### WHAT TO DO
An exact transcription of the entries is required, with no images included.

(Recorded data)
>>

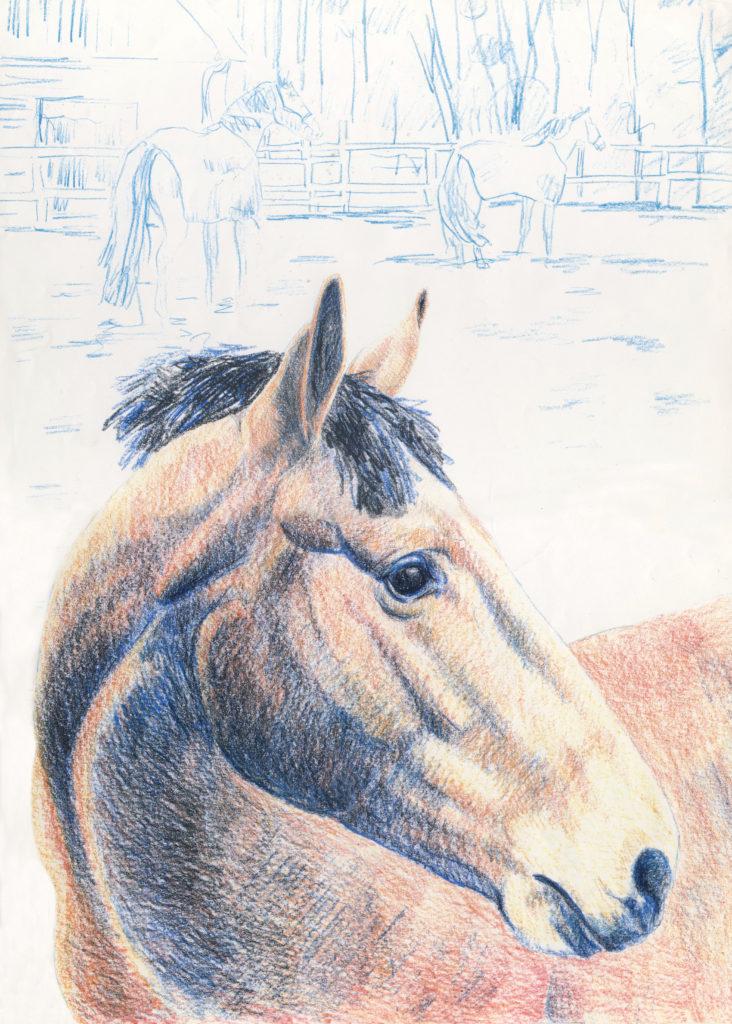 paard getekend in kleurpotlood door JWH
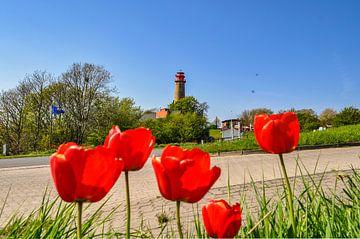 neuer Leuchturm  Kap Arkona, rote Tulpen von GH Foto & Artdesign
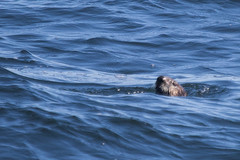 Sea Otter (J.B. Churchill) Tags: ca california mammals monterey montereyharbor places seaotter taxonomy unitedstates us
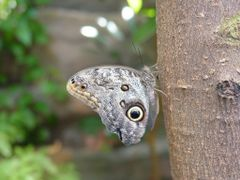 Vancouver Aquarium - Butterfly by <b>Damy</b> ( a Panoramio image )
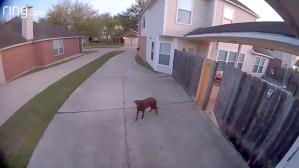 Escaped Dog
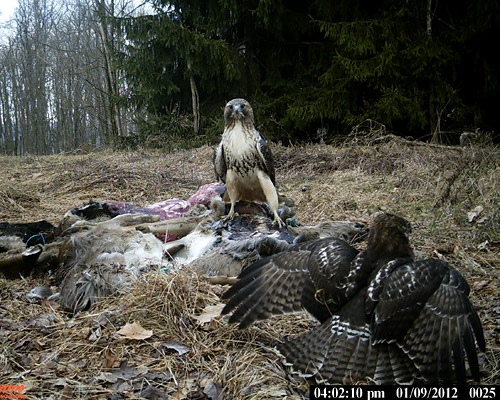 red-tailed hawks on bait pile
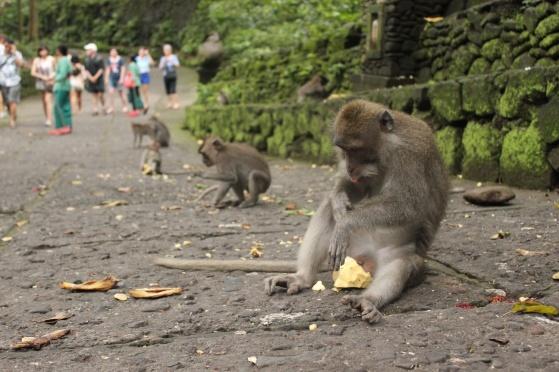 Monkey 05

<<

### ANSWER BOX
 paard getekend in kleurpotlood door JWH
 neuer Leuchturm  Kap Arkona, rote Tulpen von GH Foto & Artdesign
 Sea Otter (J.B. Churchill) Tags: ca california mammals monterey montereyharbor places seaotter taxonomy unitedstates us
 Vancouver Aquarium - Butterfly by <b>Damy</b> ( a Panoramio image )
 Escaped Dog
 red-tailed hawks on bait pile
 Monkey 05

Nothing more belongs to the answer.